The case of Azerbaijani economist and opposition politician Gubad Ibadoglu has sparked outrage and condemnation from human rights groups and international organizations. Ibadoglu, who is also the chairman of the Democracy and Welfare Party, has been detained since July 24th on charges of making counterfeit money. However, his family and supporters claim that his arrest and detention are politically motivated, aimed at silencing dissent and opposition to the government of President Ilham Aliyev.
The younger brother of Gubad Ibadoglu, Ghalib Togrul, revealed to Turan News that the authorities continue to subject Ibadoglu to intense psychological pressure. According to Togrul, the lights in Ibadoglu’s cell are kept on constantly, causing him to lose sleep and exacerbating his pre-existing medical conditions. The Penitentiary Service has not yet responded to these allegations.
The arrest of Ibadoglu on charges of making counterfeit money has been met with skepticism and criticism from several quarters. The Azerbaijani Interior Ministry alleges that Ibadoglu has links with FETO, the group responsible for the attempted coup in Turkey in 2016. However, Ibadoglu’s family and supporters deny these accusations, claiming that they are baseless and part of a wider campaign by the government to suppress opposition.
Recently, it was revealed that Ibadoglu is facing a new charge of religious extremism, the third accusation against him in just over a month.

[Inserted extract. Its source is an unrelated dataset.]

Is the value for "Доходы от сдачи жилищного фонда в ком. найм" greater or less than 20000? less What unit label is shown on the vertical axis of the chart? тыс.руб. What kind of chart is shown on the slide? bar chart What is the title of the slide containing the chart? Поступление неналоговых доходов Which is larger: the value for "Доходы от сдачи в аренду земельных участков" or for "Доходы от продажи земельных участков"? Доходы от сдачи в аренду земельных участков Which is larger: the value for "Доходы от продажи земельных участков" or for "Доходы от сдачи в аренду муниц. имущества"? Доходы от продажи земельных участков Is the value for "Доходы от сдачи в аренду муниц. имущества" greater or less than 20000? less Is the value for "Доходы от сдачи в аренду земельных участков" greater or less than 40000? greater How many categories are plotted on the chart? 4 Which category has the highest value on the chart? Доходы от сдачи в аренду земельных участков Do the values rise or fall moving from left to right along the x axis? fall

Ibadoglu’s detention has sparked calls for his immediate release from several international organizations and human rights groups, including Amnesty International and Human Rights Watch.

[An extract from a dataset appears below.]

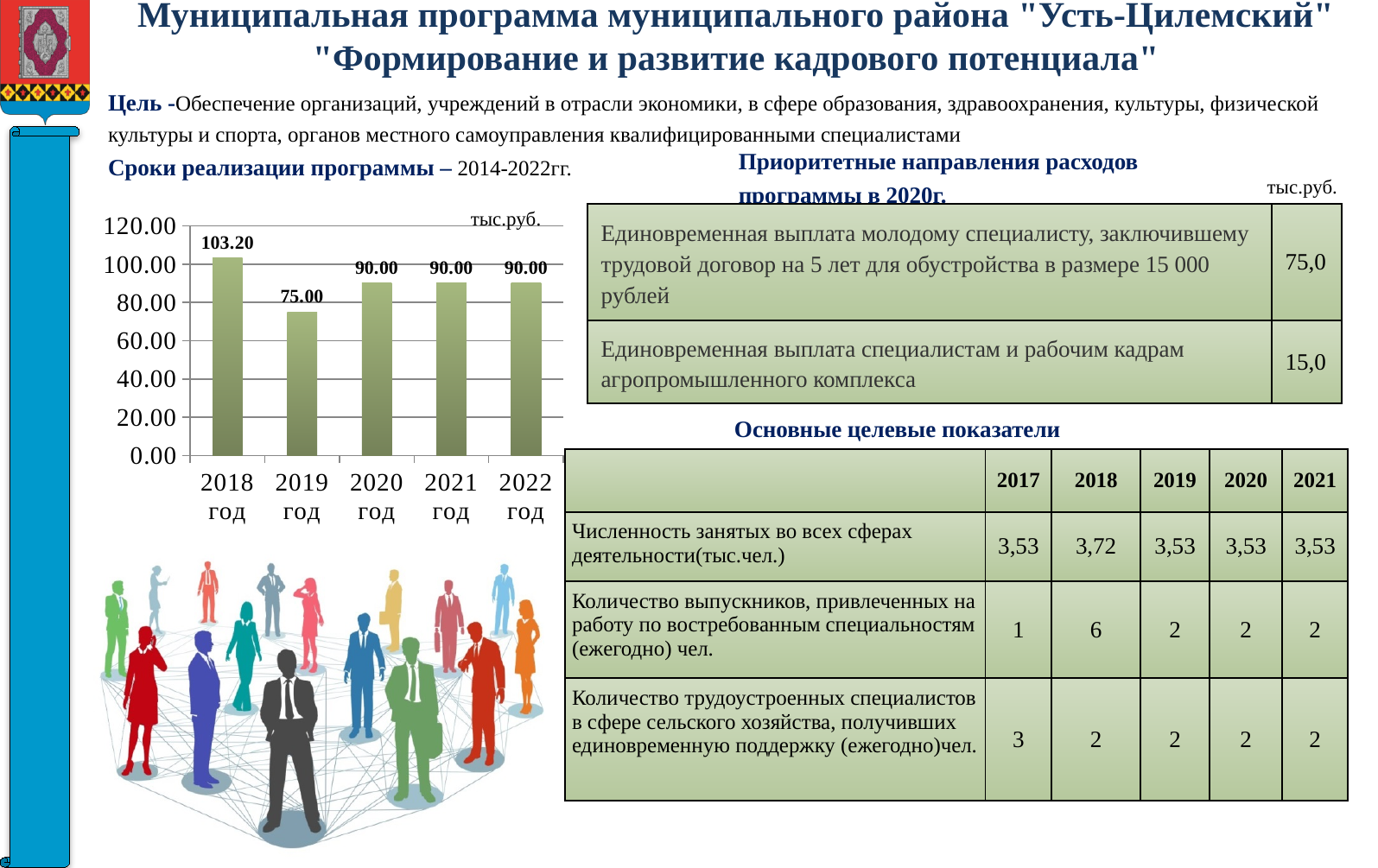
What type of chart is shown on the slide? bar chart What is the value for 2018 год on the bar chart? 103.20 What is the value for 2022 год on the bar chart? 90.00 What is the value for 2019 год on the bar chart? 75.00 Which year has the highest value on the bar chart? 2018 год Is the value for 2019 год on the bar chart greater or less than 80.00? less What unit is indicated above the bar chart? тыс.руб. What is the difference between the values for 2020 год and 2019 год on the bar chart? 15.00 What is the difference between the values for 2018 год and 2019 год on the bar chart? 28.20 How many years are shown on the bar chart? 5 Which is larger on the bar chart, the value for 2018 год or the value for 2020 год? 2018 год Which year has the lowest value on the bar chart? 2019 год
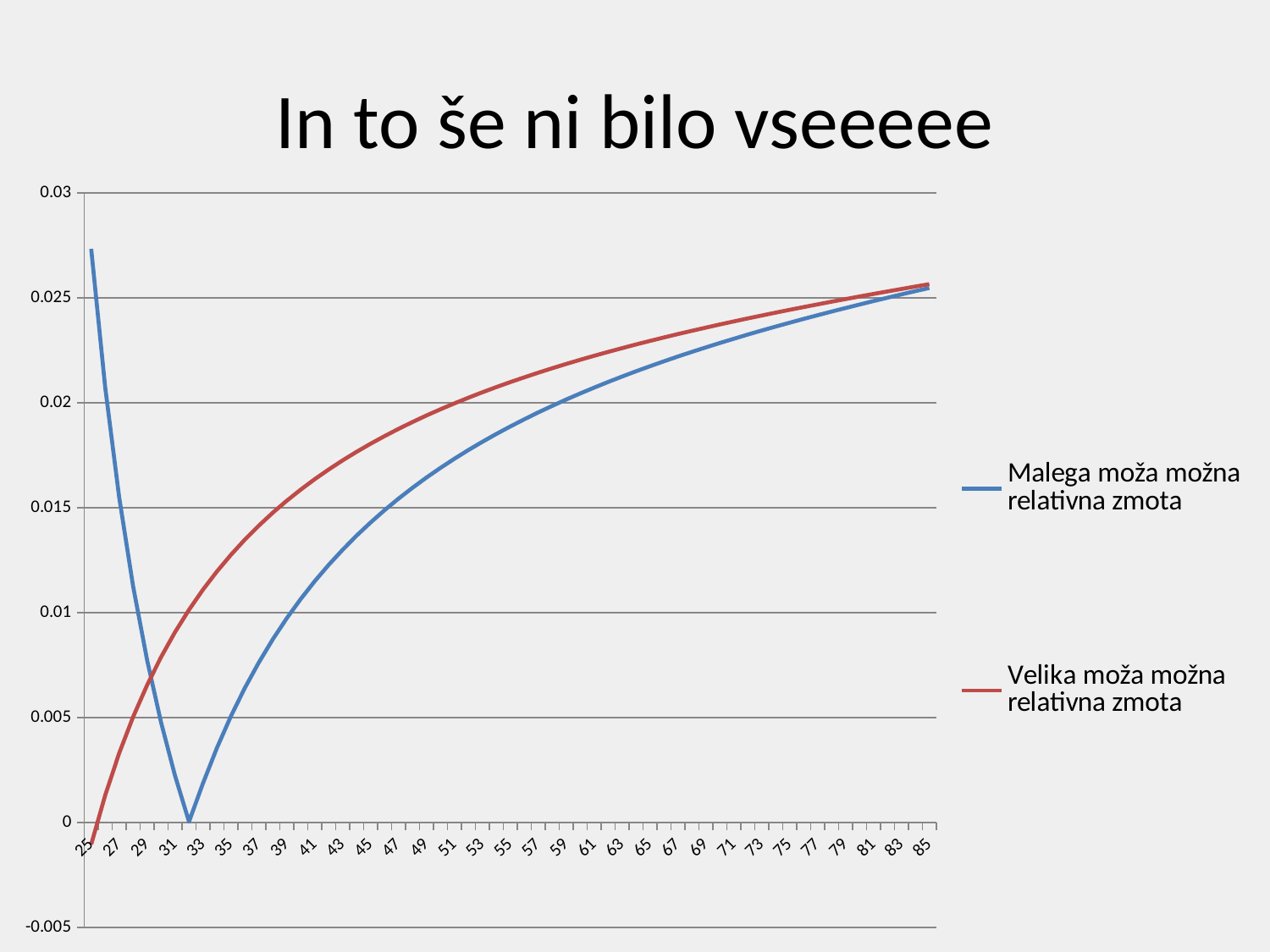
Is the value of 'Malega moža možna relativna zmota' at x = 55 greater or less than 0.02? less How many x-axis tick labels are shown (from 25 to 85)? 31 How many series does the legend list? 2 What kind of chart is shown on the slide? line chart At x = 45, which series has the higher value? Velika moža možna relativna zmota Which colour is the line for 'Velika moža možna relativna zmota'? red At x = 27, which series has the higher value? Malega moža možna relativna zmota Is the value of 'Malega moža možna relativna zmota' at x = 33 greater or less than 0.005? less What are the two series named in the legend? Malega moža možna relativna zmota; Velika moža možna relativna zmota Is the value of 'Malega moža možna relativna zmota' at x = 25 greater or less than 0.025? greater Does the 'Velika moža možna relativna zmota' line rise or fall as x increases from 25 to 85? rise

Gubad Ibadoglu has been an influential figure in Azerbaijani civil society and politics for many years, working closely with various NGOs and serving as an editor and board member for several economic research institutions. He is a renowned economist and academic, having worked at Azerbaijan State Economic University for almost two decades, as well as pursuing teaching and research activities at several universities in Europe and the US.
The circumstances surrounding Ibadoglu’s arrest have been shrouded in mystery and controversy. His wife, Irada Bayramova, was also detained alongside him, but was released after seven hours of interrogation. Bayramova has described the arrest as a traumatic experience, alleging that her husband was subjected to brutality and intimidation during his detention.

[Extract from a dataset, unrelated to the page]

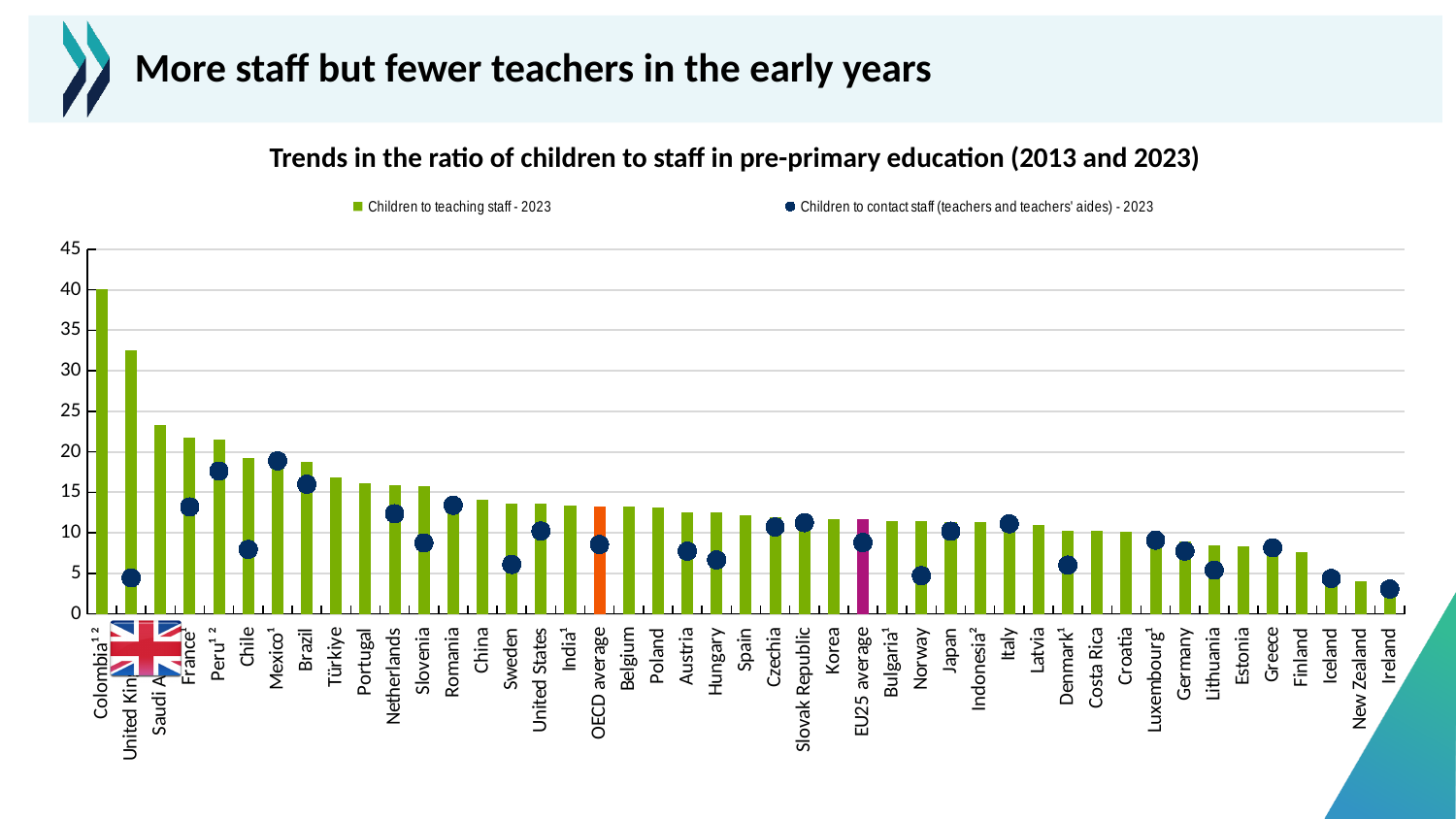
Which country has the highest children to teaching staff ratio (tallest bar)? Colombia Which country has the lowest children to teaching staff ratio (shortest bar)? Ireland What is the title of the chart? Trends in the ratio of children to staff in pre-primary education (2013 and 2023) What kind of chart is this? Combination chart (bars with dot markers) Is the children to contact staff value for Norway greater or less than 10? less Which country has the highest children to contact staff ratio (highest dot)? Mexico Do the children to teaching staff bars rise or fall from left to right across the chart? fall Is the children to teaching staff value for Colombia greater or less than 35? greater Which bar is shown in orange rather than green? OECD average Is the children to contact staff value for the United Kingdom greater or less than 10? less How many series does the legend list? 2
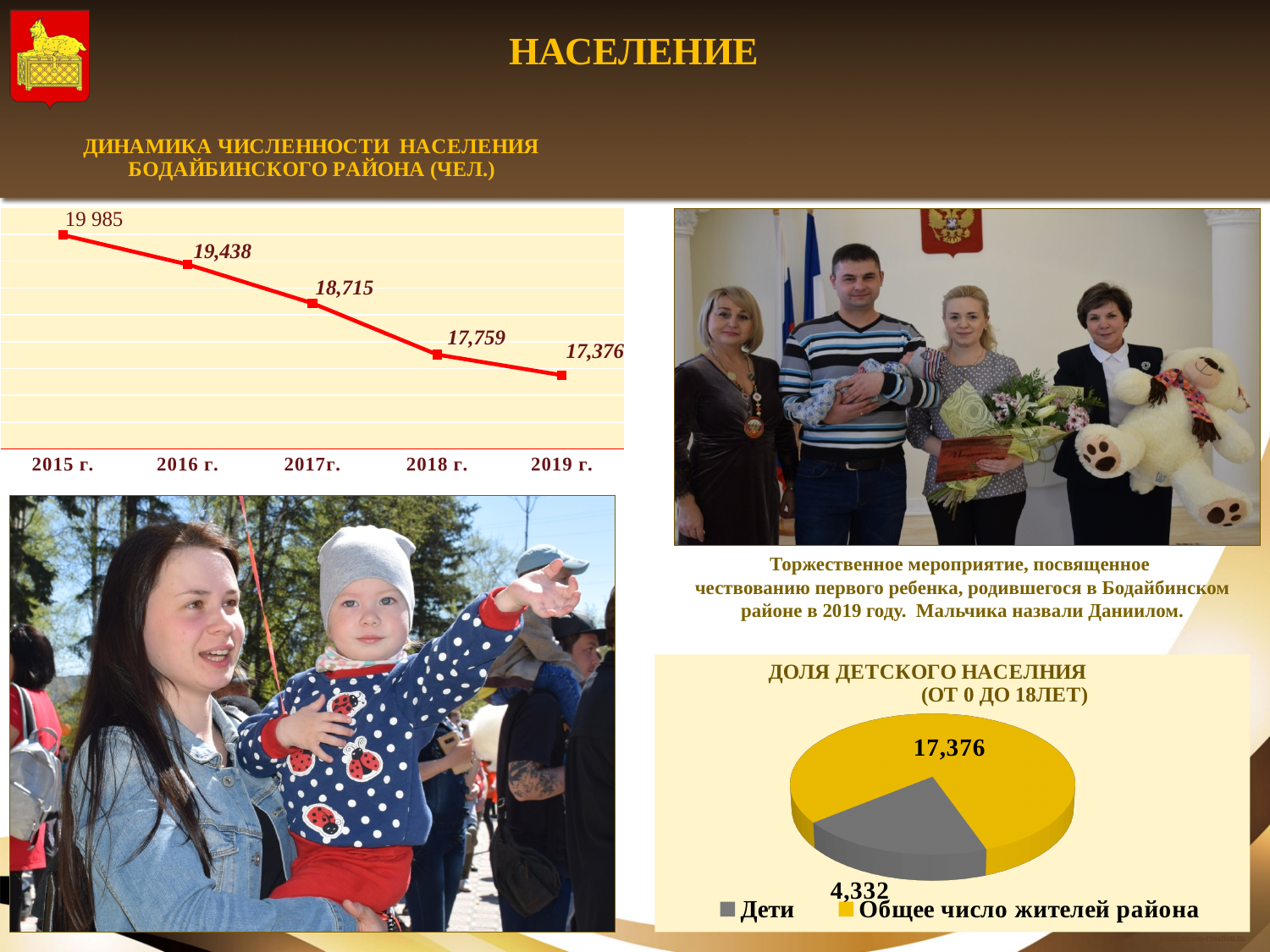
In the line chart 'Динамика численности населения Бодайбинского района', what is the difference between the 2016 г. and 2017г. values? 723 In the line chart 'Динамика численности населения Бодайбинского района', which year has the highest population? 2015 г. In the line chart 'Динамика численности населения Бодайбинского района', what is the population value for 2015 г.? 19 985 What kind of chart is 'Доля детского населния (от 0 до 18лет)'? pie chart In the line chart 'Динамика численности населения Бодайбинского района', do the values rise or fall from 2015 г. to 2019 г.? fall In the line chart 'Динамика численности населения Бодайбинского района', by how much did the population fall from 2015 г. to 2019 г.? 2,609 In the pie chart 'Доля детского населния (от 0 до 18лет)', which slice is larger, 'Дети' or 'Общее число жителей района'? Общее число жителей района In the line chart 'Динамика численности населения Бодайбинского района', what is the population value for 2019 г.? 17,376 In the line chart 'Динамика численности населения Бодайбинского района', what is the population value for 2017г.? 18,715 How many years are plotted in the line chart 'Динамика численности населения Бодайбинского района'? 5 In the line chart 'Динамика численности населения Бодайбинского района', which year has the lowest population? 2019 г. In the pie chart 'Доля детского населния (от 0 до 18лет)', what is the value for 'Дети'? 4,332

The case of Gubad Ibadoglu is yet another example of the Azerbaijani government’s ongoing crackdown on opposition and free speech. His arrest and detention have been met with widespread condemnation and calls for his immediate release, with many alleging that his charges are baseless and politically motivated. The continued psychological pressure on him in detention is a cause for concern and highlights the need for greater scrutiny and accountability from the Azerbaijani authorities.